In the shower she vigorously washed her body, and after she had dried off, she rolled Jeff’s body onto the floor, then lay down on the bed and pulled the covers up. She was bone-tired. It had been a long, trying day for her. And the next few could very well be worse.
Schermerhorn stood at one of the bedroom windows on the second floor of the Renckes’ safe house, staring down at the quiet residential street. It was something he’d done a lot of since they’d picked him up. It was midnight, and nothing moved.
Otto was down the hall at his computer, trying to get some background on Dorothy Givens’s friend at the Chevy Chase apartment and trying without any luck to find the George needle in the Georgetown haystack.
Dotty or Alex — whoever the hell she was — had been lying, of course.
“The woman has a sense of humor,” Louise said.
“And she thinks we’re on to her,” Otto said. “The point is, will she show up at the office in the morning?”

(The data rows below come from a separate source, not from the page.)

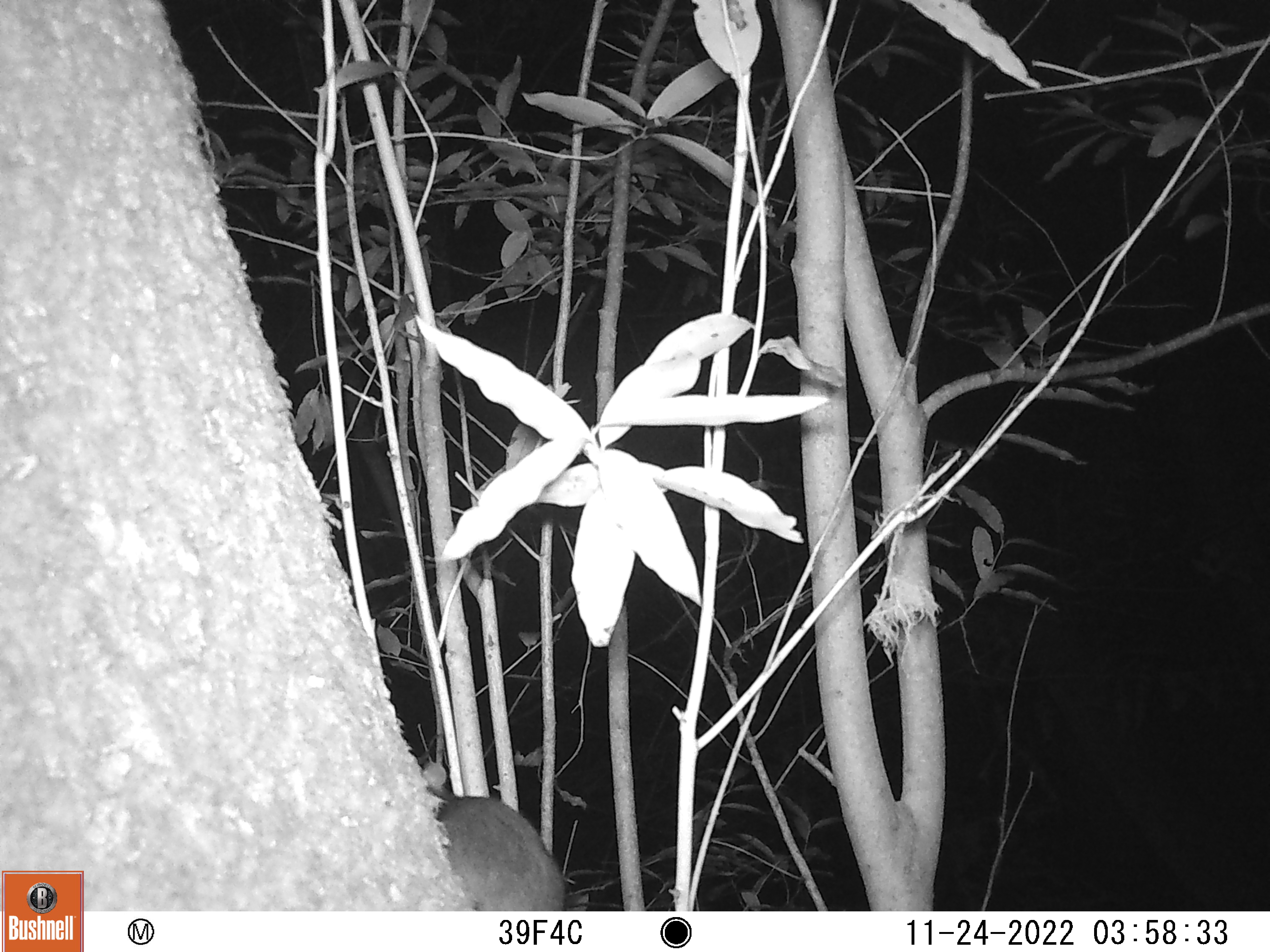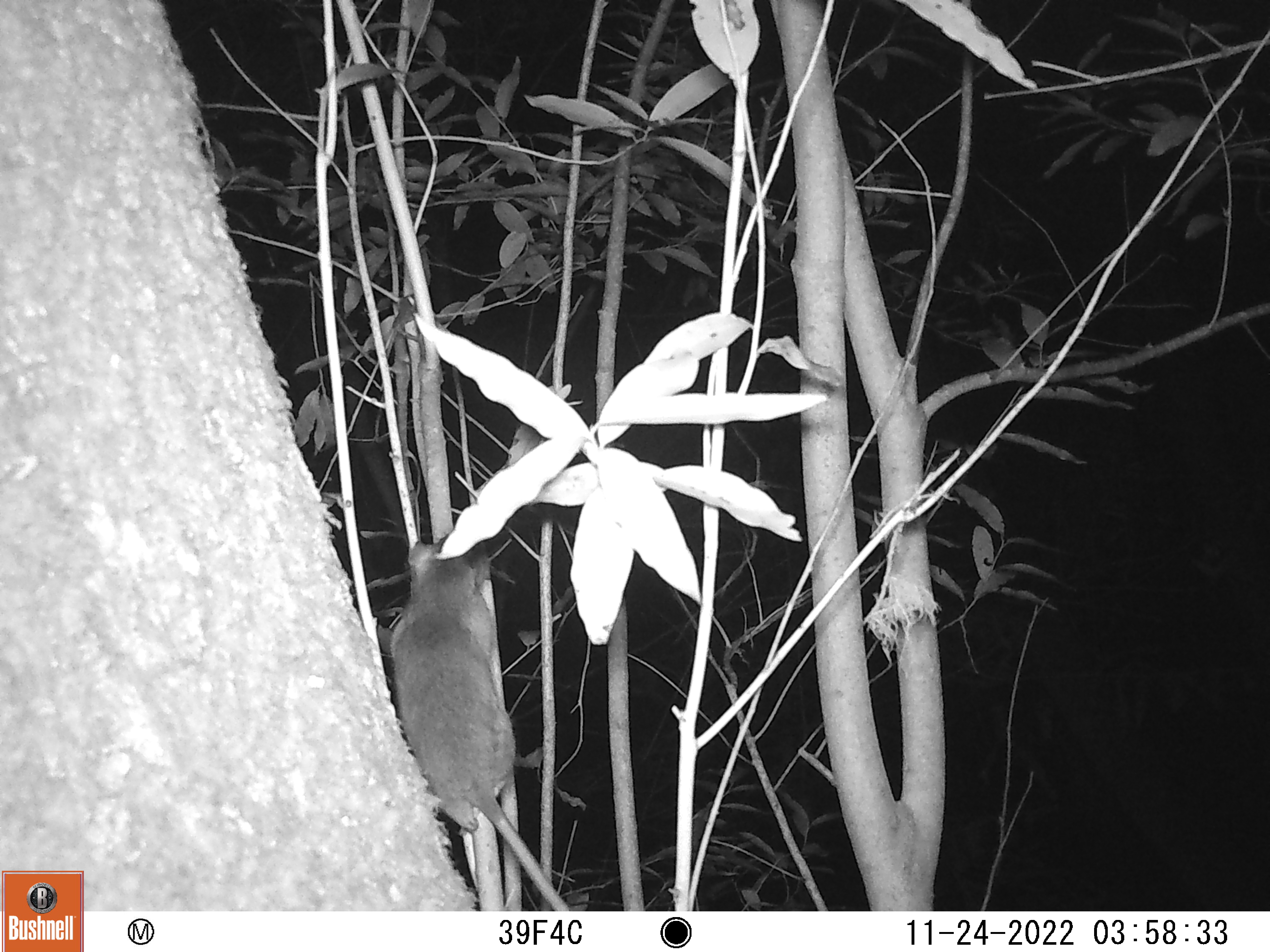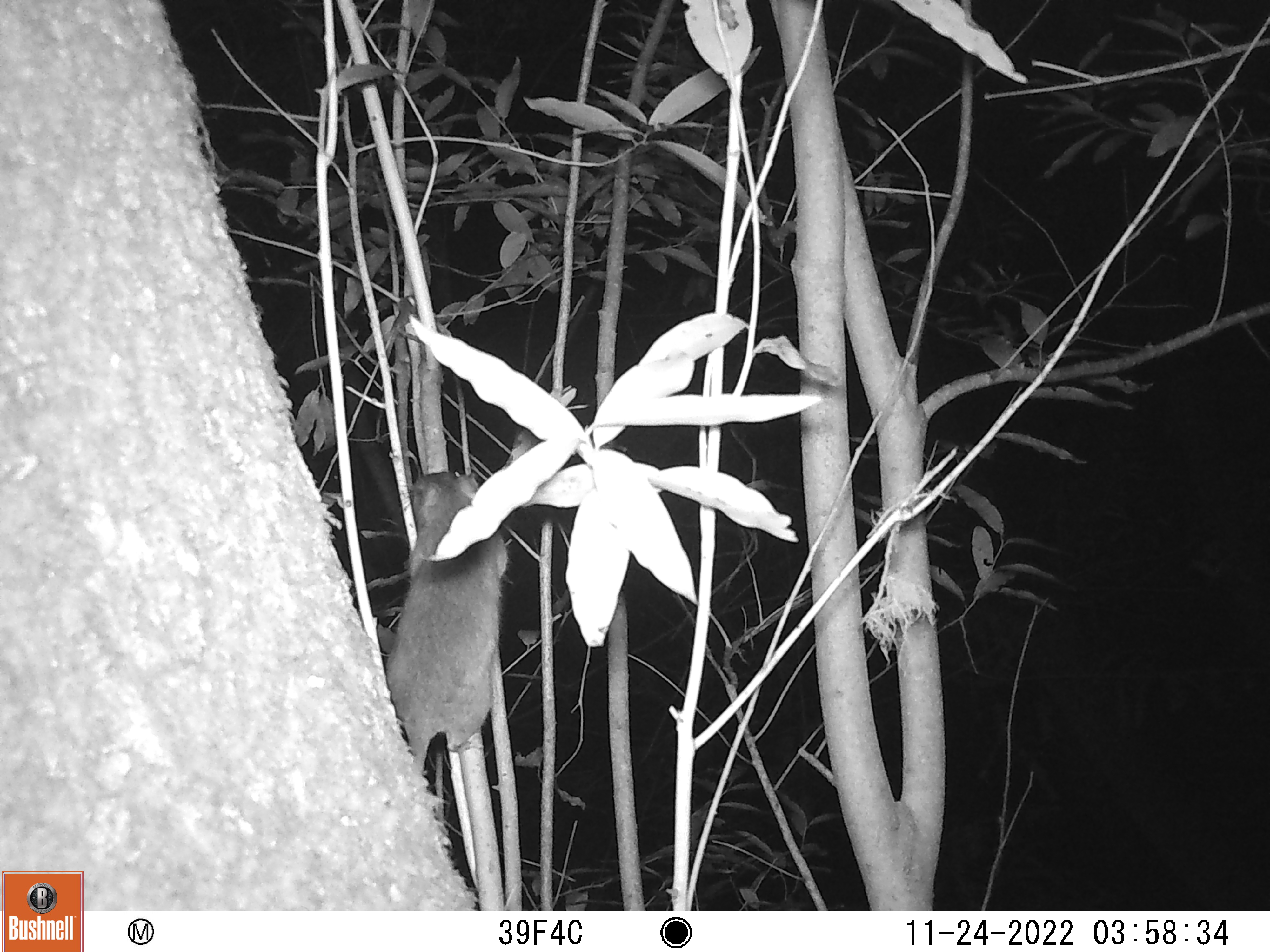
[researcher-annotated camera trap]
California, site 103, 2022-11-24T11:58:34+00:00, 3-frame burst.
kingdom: Animalia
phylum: Chordata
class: Mammalia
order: Rodentia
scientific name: Rodentia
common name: mouse or rat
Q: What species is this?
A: Mouse or rat (Rodentia).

“Absolutely,” Schermerhorn had said with conviction. “She wants to know who’s coming after her.”
“If she knows we’re breathing down her back, she’d be a fool not to run,” Louise said.
“Not Alex. Never been her style. She figures she can win with whatever hand she’s dealt.”
“Beer?” McGarvey asked.
Startled, Schermerhorn turned from the window. “Why not?”
McGarvey had brought up two bottles of Heineken. He gave one to Schermerhorn. “Why do you suppose she let us know it was her, with the George joke?”
“It’s always been her way. Whenever she walks into a room, she thinks she’s the smartest person there, and she needs to prove it.”
“Louise thinks we should just arrest her at the gate if she shows up in the morning.”